## [What you will do]
a. Restate the article on planning for site loss from "Even if you only" up to and including "few months’ work.", switching "specification" to "requirements".
b. Answer these questions using the article on planning for site loss:
(i) What does the Lyons Review require of any new lease or freehold contract?
(ii) Which providers are named as able to put arrangements in place to reduce the delay?
(iii) How long can the contractual work take, even after a suitable site is found?
c. For each statement, say whether it agrees with the article on planning for site loss, and quote the words that decide it:
(i) The article says you need to have identified an alternative location.
(ii) According to the article, the contractual work for a new site can be completed within a few days.
(iii) The article treats an untested business continuity plan as a real plan.

## [Text passage]

++++++

So what’s your strategy if you lose you site and how long could you operate at what capacity from that position?

It’s tempting to plan for a “call the customer and muddle through” approach because that seems the cheapest and simplest option – but what of the impact on your firm’s brand and reputation?  Can you still carry out business development in parallel with “priority services only, run from my dining room table or the local Costa Coffee”?

The bigger your business is the more complex the task becomes and when you are a government department the problems get bigger.  The Lyons Review requires any new lease or freehold contract to have prior approval by the Treasury.  Try fast-tracking that one when the site burns down!

Even if you find a suitable site, the contractual work can take months.

Alternatively, providers like Sunguard, Regus and Community Resilience can put arrangements in place to reduce the delay but then you have to convince shareholders and the board that the overhead is justified.  In a recession that’s akin to asking for more money to upgrade the snowplough during this hot spell when everyone has already forgotten what it was like in February.

The reality is that you need to have identified an alternative location.

To stand any chance of a reasonable transition into your fallback accommodation you need to put the logistics and infrastructure in place then practice using the site if you are going to have a fighting chance of minimising the impact on your business.

So where do you start?

You start by agreeing Recovery Point Objectives and Recovery Time Objectives (how much of the business operating by when), the location (commutable for current staff?, budget and timing.  Until you fix a date by when it must be done the project will drift and consume both time and money whilst your risks go unmitigated.

Even if you only work through the specification and location for a suitable site, please do something.  Don’t risk what has taken years to build for the sake of a few months’ work.

And don’t forget, if you haven’t tested and updated your business continuity plan – it ain’t a plan!

++++++

## [Source data]
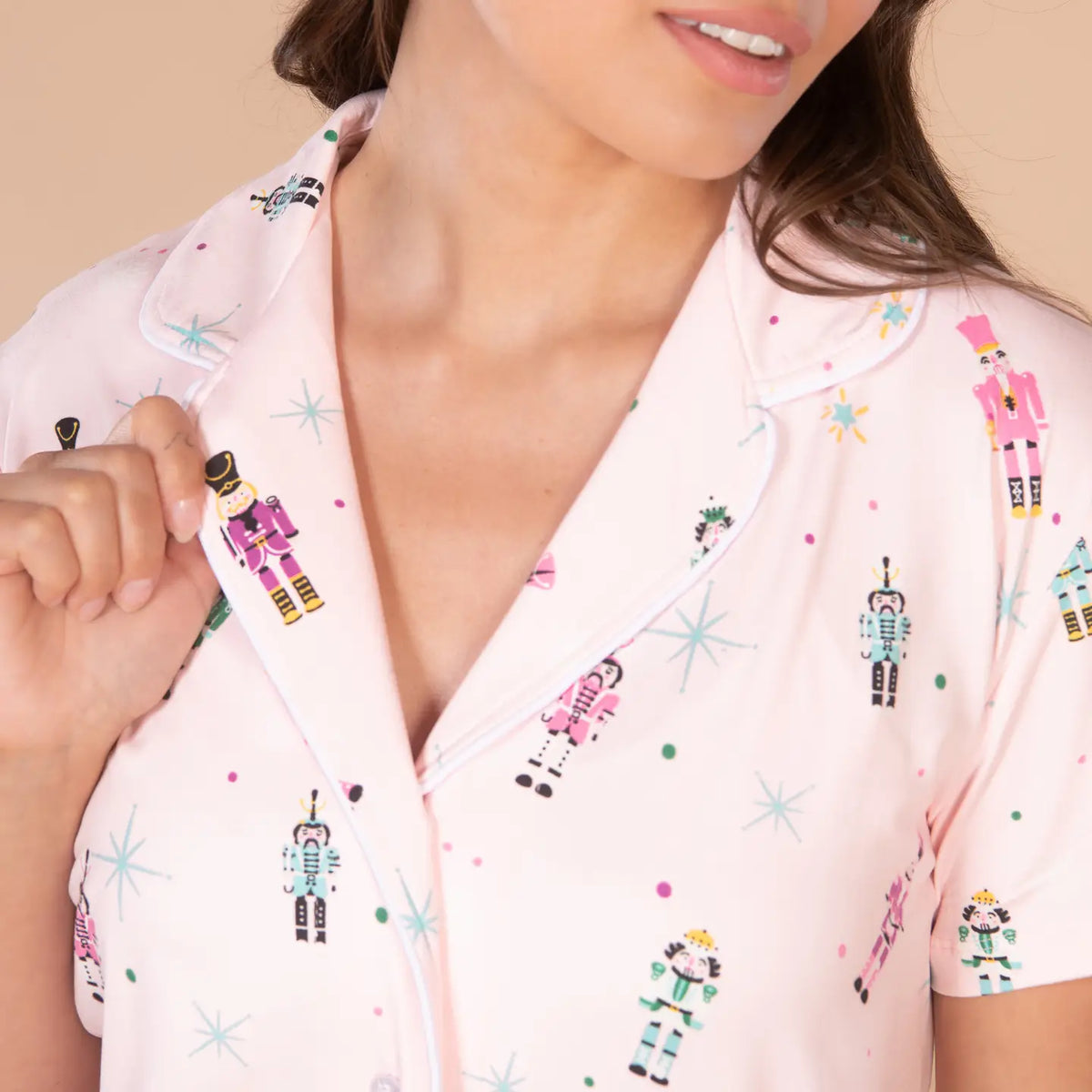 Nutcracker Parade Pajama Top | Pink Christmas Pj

++++++

## [Answers in order]
a.
Even if you only work through the requirements and location for a suitable site, please do something.  Don’t risk what has taken years to build for the sake of a few months’ work.

b.
(i) It requires prior approval by the Treasury.
(ii) Sunguard, Regus and Community Resilience.
(iii) It can take months.

c.
(i) Yes: "The reality is that you need to have identified an alternative location."
(ii) No: "Even if you find a suitable site, the contractual work can take months."
(iii) No: "if you haven’t tested and updated your business continuity plan – it ain’t a plan!"